Fey was suspended without pay for two weeks for the errors. Soon after, former Rep. Gary Fuhr, R-Concord, announced his retirement as Republican election director, which the commission emphasized was unrelated.
Unlike that election, touchscreen voting machines will be available Tuesday and can be used as backup in case of a ballot shortage, Republican Commissioner John Maupin said.
“We put in an additional safeguard to make sure the proper number of ballots are available for each location — double check,” Maupin said. “Both directors now sign off on the order for paper ballots, and so we have a triple check on that. So that’s how we’ve addressed that issue, and we have remedied that. And we don’t think that’s going to happen again.”
The behind-the-scenes election process is front-and-center not just in St. Louis County, but nationally, as Republican presidential candidate Donald Trump has questioned whether the entire election process is “rigged” on a national scale, but in St. Louis especially. Discussing voter fraud at a rally in Colorado last month, Trump said, “Take a look at Chicago, take a look at St. Louis. Take a look at some of these cities, where you see things happening that are horrendous.”
The county election board is split between the major parties, and Maupin addressed the issue of fraud head-on.

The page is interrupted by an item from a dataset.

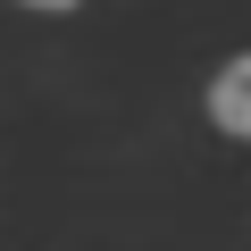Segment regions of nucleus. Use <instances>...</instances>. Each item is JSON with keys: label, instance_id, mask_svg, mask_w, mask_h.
I'll return each mask as SVG.
<instances>
[{"label": "nucleus", "instance_id": "1", "mask_svg": "<svg viewBox=\"0 0 251 251\" xmlns=\"http://www.w3.org/2000/svg\"><path fill=\"white\" fill-rule=\"evenodd\" d=\"M209 126L234 143H251V50H234L218 75H209Z\"/></svg>", "mask_w": 251, "mask_h": 251}, {"label": "nucleus", "instance_id": "2", "mask_svg": "<svg viewBox=\"0 0 251 251\" xmlns=\"http://www.w3.org/2000/svg\"><path fill=\"white\" fill-rule=\"evenodd\" d=\"M25 9H75V0H25Z\"/></svg>", "mask_w": 251, "mask_h": 251}]
</instances>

“Now that the legitimacy of the election is being questioned at the highest levels, the idea that there could be an election stolen in St. Louis County is abhorrent to all of us,” he said. “And it simply cannot happen through manipulation of electronic ballots — it doesn’t happen.”
The county’s electronic voting machines are never connected to the Internet, he noted.
“There’s no way in the world that anyone can fiddle with the electronic ballots being cast, so anyone who would suggest the contrary simply doesn’t know what he is talking about,” Maupin added.
Trump has said on the campaign trail that he would accept the results if he wins.
But if he loses to Democratic candidate Hillary Clinton, he broke with tradition by not committing to accepting the outcome.
To rig a St. Louis County election, both parties would have to work together to circumvent Missouri’s checks and balances, an unlikely scenario, said Kellett, a Democrat.
Speaking to Fey and Tolbert, he said, “For anybody to fool with any of the other stuff, you two guys would have to be in cahoots — and we know that’s not going to happen … Each party has faith in their own man. And we know that you would never do that.”
But while the election board has faith in its personnel, voters themselves might be a different story.
Due to unspecified incidents during early voting that involved the Maplewood Police Department, Fey and Tolbert asked the board to give them the authority to seek extra security at the polls Tuesday.
The directors have already met with police Chief Jon Belmar, who said police will already be stretched thin on Election Day. If police are too tied up to work security, election officials were in discussion with county officials to provide equal numbers of Democratic and Republican county workers to open absentee ballots and serve as plainclothes security.
The move is a necessary one because “I’m sorry to say there’s a lot of nuts in this country,” Kellett said.